If you go to the doctor with a problem, the doctor will generally do four things. First, he will assess the seriousness of your problem. Second, he will try to identify the cause of your problem. Third, he will decide on the objective to be pursued by any therapy he may prescribe. Fourth, he will prescribe a therapy, which may be a pill, an operation, or something else. Economics of coastal and marine ecosystems is not much different:
- Economists assess how well or how badly coastal and marine ecosystems are doing, and how important they are to us. Should we worry about, say, disappearing mangrove forests? Who should be worried? (Ecologists hate these questions, but somebody has to ask them.) To answer these questions, economists try to put a price on ecosystem services, develop environmental indicators, or correct GDP for environmental degradation.

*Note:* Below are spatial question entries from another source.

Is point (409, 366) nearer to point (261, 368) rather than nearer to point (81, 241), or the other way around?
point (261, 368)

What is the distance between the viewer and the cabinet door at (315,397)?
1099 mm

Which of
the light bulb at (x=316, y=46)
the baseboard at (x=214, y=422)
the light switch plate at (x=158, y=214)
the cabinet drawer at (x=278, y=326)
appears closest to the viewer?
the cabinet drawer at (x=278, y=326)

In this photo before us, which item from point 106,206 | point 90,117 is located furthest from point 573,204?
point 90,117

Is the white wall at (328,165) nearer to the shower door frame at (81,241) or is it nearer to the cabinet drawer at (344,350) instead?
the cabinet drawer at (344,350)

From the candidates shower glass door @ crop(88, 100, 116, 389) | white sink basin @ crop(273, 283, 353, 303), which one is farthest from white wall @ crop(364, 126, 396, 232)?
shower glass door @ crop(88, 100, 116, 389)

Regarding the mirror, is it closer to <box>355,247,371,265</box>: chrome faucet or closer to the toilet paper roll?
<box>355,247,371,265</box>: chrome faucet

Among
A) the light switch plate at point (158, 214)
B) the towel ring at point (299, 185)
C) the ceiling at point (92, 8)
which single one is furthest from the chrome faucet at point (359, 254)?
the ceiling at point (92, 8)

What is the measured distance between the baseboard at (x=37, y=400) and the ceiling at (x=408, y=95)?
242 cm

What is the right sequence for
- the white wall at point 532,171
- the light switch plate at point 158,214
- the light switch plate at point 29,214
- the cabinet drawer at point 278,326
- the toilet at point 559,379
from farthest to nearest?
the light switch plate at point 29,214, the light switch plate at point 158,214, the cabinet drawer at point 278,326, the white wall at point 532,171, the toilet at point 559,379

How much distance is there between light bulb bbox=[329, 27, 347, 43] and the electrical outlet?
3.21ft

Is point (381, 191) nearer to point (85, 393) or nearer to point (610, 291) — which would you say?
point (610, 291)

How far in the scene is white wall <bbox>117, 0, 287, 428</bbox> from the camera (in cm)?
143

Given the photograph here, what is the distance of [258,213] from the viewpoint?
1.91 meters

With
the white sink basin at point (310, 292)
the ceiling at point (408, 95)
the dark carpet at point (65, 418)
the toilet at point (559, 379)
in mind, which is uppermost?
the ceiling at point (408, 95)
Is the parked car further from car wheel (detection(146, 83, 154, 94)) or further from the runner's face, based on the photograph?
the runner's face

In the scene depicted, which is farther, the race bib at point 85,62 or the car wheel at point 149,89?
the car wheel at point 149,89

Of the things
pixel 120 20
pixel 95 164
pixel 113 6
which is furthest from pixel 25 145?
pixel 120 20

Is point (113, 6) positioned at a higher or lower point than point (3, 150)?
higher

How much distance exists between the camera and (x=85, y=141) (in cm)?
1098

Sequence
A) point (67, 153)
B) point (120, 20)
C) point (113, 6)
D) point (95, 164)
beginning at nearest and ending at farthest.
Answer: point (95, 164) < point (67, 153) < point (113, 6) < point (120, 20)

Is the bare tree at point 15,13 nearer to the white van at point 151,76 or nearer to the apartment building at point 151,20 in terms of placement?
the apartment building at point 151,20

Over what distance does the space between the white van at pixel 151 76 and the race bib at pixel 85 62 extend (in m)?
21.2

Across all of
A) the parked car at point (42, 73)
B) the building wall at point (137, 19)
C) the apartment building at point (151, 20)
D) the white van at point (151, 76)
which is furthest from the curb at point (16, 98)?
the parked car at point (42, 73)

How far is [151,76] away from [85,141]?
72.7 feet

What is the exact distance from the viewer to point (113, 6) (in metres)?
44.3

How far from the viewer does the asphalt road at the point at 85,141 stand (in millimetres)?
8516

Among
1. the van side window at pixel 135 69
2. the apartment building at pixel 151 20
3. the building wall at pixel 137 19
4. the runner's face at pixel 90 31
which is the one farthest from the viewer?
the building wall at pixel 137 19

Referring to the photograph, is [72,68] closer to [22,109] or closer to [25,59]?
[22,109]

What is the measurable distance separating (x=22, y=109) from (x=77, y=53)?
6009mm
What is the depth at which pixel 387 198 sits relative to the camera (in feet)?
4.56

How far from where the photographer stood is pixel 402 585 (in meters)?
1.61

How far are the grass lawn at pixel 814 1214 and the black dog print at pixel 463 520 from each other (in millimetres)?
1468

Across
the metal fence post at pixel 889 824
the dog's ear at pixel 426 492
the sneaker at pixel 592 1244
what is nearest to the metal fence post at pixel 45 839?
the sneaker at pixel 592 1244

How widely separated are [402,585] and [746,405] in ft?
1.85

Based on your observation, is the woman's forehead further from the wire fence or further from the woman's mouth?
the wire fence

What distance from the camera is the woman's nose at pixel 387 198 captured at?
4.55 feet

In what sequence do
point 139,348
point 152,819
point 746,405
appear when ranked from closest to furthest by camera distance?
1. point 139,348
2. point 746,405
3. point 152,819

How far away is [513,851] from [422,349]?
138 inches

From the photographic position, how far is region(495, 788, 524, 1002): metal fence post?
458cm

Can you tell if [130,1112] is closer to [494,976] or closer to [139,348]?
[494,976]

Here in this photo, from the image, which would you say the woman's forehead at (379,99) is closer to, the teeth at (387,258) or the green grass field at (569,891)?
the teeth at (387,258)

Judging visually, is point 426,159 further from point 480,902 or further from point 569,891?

- Economists also investigate the fundamental reasons why we deplete, pollute, or overexploit ecosystems. If we all know how important fishery resources are to us, why are some stocks so terribly overfished? So economists develop theories of open access resources, of enforcement problems, corruption, and other forms of market failure or government failure.
- A lot of economic research is done to set the right policy objectives. How do we trade off the profits of a large-scale distant-water fishery against the interests of small-scale local fishers in a developing country? How do we trade off our own welfare against that of future generations? So economists have developed many applied optimisation models, and concepts such as Maximum Economic Yield.
- Lastly, economists also investigate how we can attain our policy objectives. Should we introduce restrictions on days-at-sea or Individual Transferable Quota to keep catches at an efficient level? Should we freely distribute fish quota, or auction them off? If we pay land owners not to cut a mangrove forest, will it really save that forest or will they simply cut another forest?